McLaren Macomb nurses give 10-day notice of strike over work conditions
Mount Clemens — The union that represents nurses at McLaren Macomb Hospital has given notice that it will strike on July 28 if the hospital doesn't agree to improve nurses' working conditions.
Jeffrey Morawski, a nurse at the 228-bed hospital and president of the Office and Professional Employees International Union (OPEIU) Local 40, said most of the problems are caused by a shortage of nurses and the ancillary workers like nursing assistants who support them.
"We're having conversations around trying to hold the hospital accountable for safe staffing," Morawski said Monday afternoon, just as he was headed into a bargaining session with hospital administration.
Morawski said the hospital is supposed to have 600 nurses, but is currently about 70 short of that number.
In a Monday statement to The Detroit News, the hospital said: "We are disappointed to learn that OPEIU Local 40 issued a 10-day strike notice. Threatening a strike and using other pressure tactics have been part of the union’s playbook during previous negotiations. However, the fact that OPEIU Local 40 also has notified McLaren of its intent to strike makes the likelihood of a strike more possible."
In late June, a majority of members in the nurses union voted in favor of striking over patient care issues. The union represents about 530 nurses whose contract with the Mount Clemens hospital is set to expire July 27.
"McLaren would prefer to settle contract negotiations with OPEIU Local 40 without a work stoppage," McLaren said in its statement.
"We believe there still is a path for both parties to reach a fair, competitive contract for nurses while addressing the changes happening in healthcare and for our organization if the union would play by the rules. OPEIU has used unfair labor practices to stall negotiations and bargaining in bad faith to push our nurses to a strike. We believe that any strike action on the union’s part would be illegal based on their unfair labor practice charges and subject the union to sanctions and damages caused to the hospital."
McLaren remains focused on the health and welfare of its patients, employees, physicians, staff and volunteers, according to the statement. If there is a strike, the hospital will remain open and fully operational.
"We have been preparing for the unfortunate possibility of the union taking nurses away from patients’ bedsides to walk a picket line," the statement said.
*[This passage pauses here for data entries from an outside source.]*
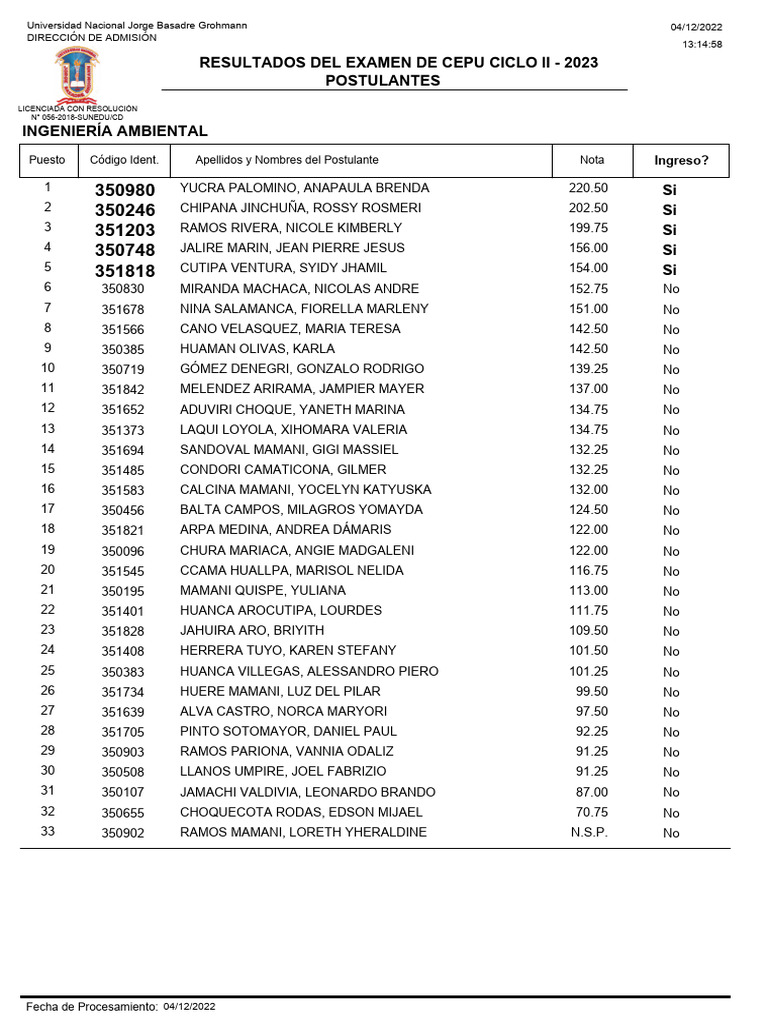 Universidad Nacional Jorge Basadre Grohmann
DIRECCIÓN DE ADMISIÓN

04/12/2022
13:14:58

RESULTADOS DEL EXAMEN DE CEPU CICLO II - 2023
POSTULANTES

LICENCIADA CON RESOLUCIÓN
N° 056-2018-SUNEDU/CD

INGENIERÍA AMBIENTAL

| Puesto | Código Ident. | Apellidos y Nombres del Postulante | Nota | Ingreso? |
|---|---|---|---|---|
| 1 | 350980 | YUCRA PALOMINO, ANAPAULA BRENDA | 220.50 | Si |
| 2 | 350246 | CHIPANA JINCHUÑA, ROSSY ROSMERI | 202.50 | Si |
| 3 | 351203 | RAMOS RIVERA, NICOLE KIMBERLY | 199.75 | Si |
| 4 | 350748 | JALIRE MARIN, JEAN PIERRE JESUS | 156.00 | Si |
| 5 | 351818 | CUTIPA VENTURA, SYIDY JHAMIL | 154.00 | Si |
| 6 | 350830 | MIRANDA MACHACA, NICOLAS ANDRE | 152.75 | No |
| 7 | 351678 | NINA SALAMANCA, FIORELLA MARLENY | 151.00 | No |
| 8 | 351566 | CANO VELASQUEZ, MARIA TERESA | 142.50 | No |
| 9 | 350385 | HUAMAN OLIVAS, KARLA | 142.50 | No |
| 10 | 350719 | GÓMEZ DENEGRI, GONZALO RODRIGO | 139.25 | No |
| 11 | 351842 | MELENDEZ ARIRAMA, JAMPIER MAYER | 137.00 | No |
| 12 | 351652 | ADUVIRI CHOQUE, YANETH MARINA | 134.75 | No |
| 13 | 351373 | LAQUI LOYOLA, XIHOMARA VALERIA | 134.75 | No |
| 14 | 351694 | SANDOVAL MAMANI, GIGI MASSIEL | 132.25 | No |
| 15 | 351485 | CONDORI CAMATICONA, GILMER | 132.25 | No |
| 16 | 351583 | CALCINA MAMANI, YOCELYN KATYUSKA | 132.00 | No |
| 17 | 350456 | BALTA CAMPOS, MILAGROS YOMAYDA | 124.50 | No |
| 18 | 351821 | ARPA MEDINA, ANDREA DÁMARIS | 122.00 | No |
| 19 | 350096 | CHURA MARIACA, ANGIE MADGALENI | 122.00 | No |
| 20 | 351545 | CCAMA HUALLPA, MARISOL NELIDA | 116.75 | No |
| 21 | 350195 | MAMANI QUISPE, YULIANA | 113.00 | No |
| 22 | 351401 | HUANCA AROCUTIPA, LOURDES | 111.75 | No |
| 23 | 351828 | JAHUIRA ARO, BRIYITH | 109.50 | No |
| 24 | 351408 | HERRERA TUYO, KAREN STEFANY | 101.50 | No |
| 25 | 350383 | HUANCA VILLEGAS, ALESSANDRO PIERO | 101.25 | No |
| 26 | 351734 | HUERE MAMANI, LUZ DEL PILAR | 99.50 | No |
| 27 | 351639 | ALVA CASTRO, NORCA MARYORI | 97.50 | No |
| 28 | 351705 | PINTO SOTOMAYOR, DANIEL PAUL | 92.25 | No |
| 29 | 350903 | RAMOS PARIONA, VANNIA ODALIZ | 91.25 | No |
| 30 | 350508 | LLANOS UMPIRE, JOEL FABRIZIO | 91.25 | No |
| 31 | 350107 | JAMACHI VALDIVIA, LEONARDO BRANDO | 87.00 | No |
| 32 | 350655 | CHOQUECOTA RODAS, EDSON MIJAEL | 70.75 | No |
| 33 | 350902 | RAMOS MAMANI, LORETH YHERALDINE | N.S.P. | No |

Fecha de Procesamiento: 04/12/2022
"We are implementing a comprehensive strike plan to ensure minimal, if any, disruption for those receiving care or visiting our hospital during OPEIU’s strike. We have contracted with a national firm to provide licensed, experienced temporary replacement nurses who will care for patients during the strike."
Morawski contends the hospital hasn't hired enough ancillary staff, such as patient care assistants or patient sitters. That means nurses not only are caring for more patients, they are also providing more care to the patients they have.
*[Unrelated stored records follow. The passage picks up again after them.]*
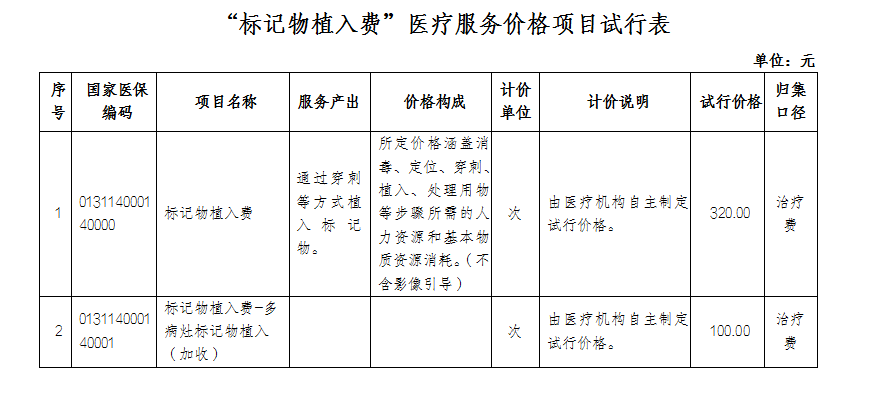 “标记物植入费”医疗服务价格项目试行表

单位：元

| 序号 | 国家医保编码 | 项目名称 | 服务产出 | 价格构成 | 计价单位 | 计价说明 | 试行价格 | 归集口径 |
|---|---|---|---|---|---|---|---|---|
| 1 | 013114000140000 | 标记物植入费 | 通过穿刺等方式植入标记物。 | 所定价格涵盖消毒、定位、穿刺、植入、处理用物等步骤所需的人力资源和基本物质资源消耗。（不含影像引导） | 次 | 由医疗机构自主制定试行价格。 | 320.00 | 治疗费 |
| 2 | 013114000140001 | 标记物植入费-多病灶标记物植入（加收） |  |  | 次 | 由医疗机构自主制定试行价格。 | 100.00 | 治疗费 |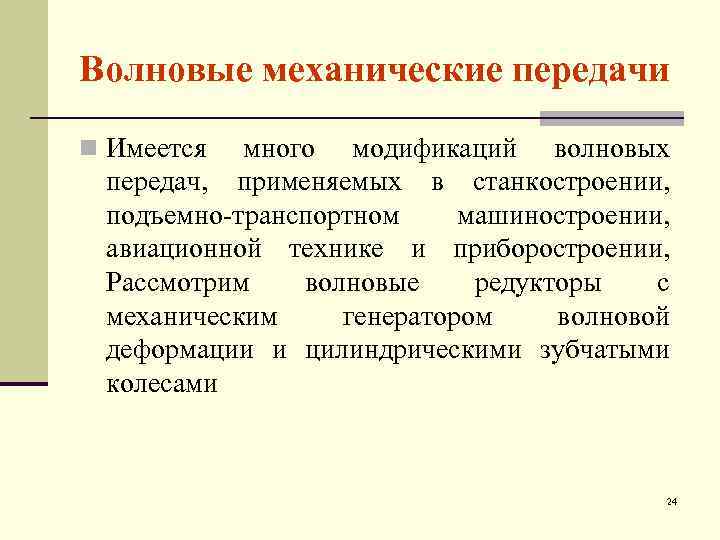 Волновые механические передачи

Имеется много модификаций волновых передач, применяемых в станкостроении, подъемно-транспортном машиностроении, авиационной технике и приборостроении, Рассмотрим волновые редукторы с механическим генератором волновой деформации и цилиндрическими зубчатыми колесами

24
"They're telling us there's a national shortage," Morawski said. "But what are they doing to retain nurses?
"I've been a nurse for over 25 years, and this is the worst time to be a nurse I've ever seen in my career," he added. "We don't want to (strike), but we feel this is our only recourse."
The hospital said Monday that it remains committed to bargaining in good faith with the union to reach a tentative agreement on new labor contracts, according to its statement.
"We are hopeful that we will reach an agreement before the expiration of the contract — and that is our focus," it reads. "OPEIU has the option to withdraw its 10-day notice before its strike begins."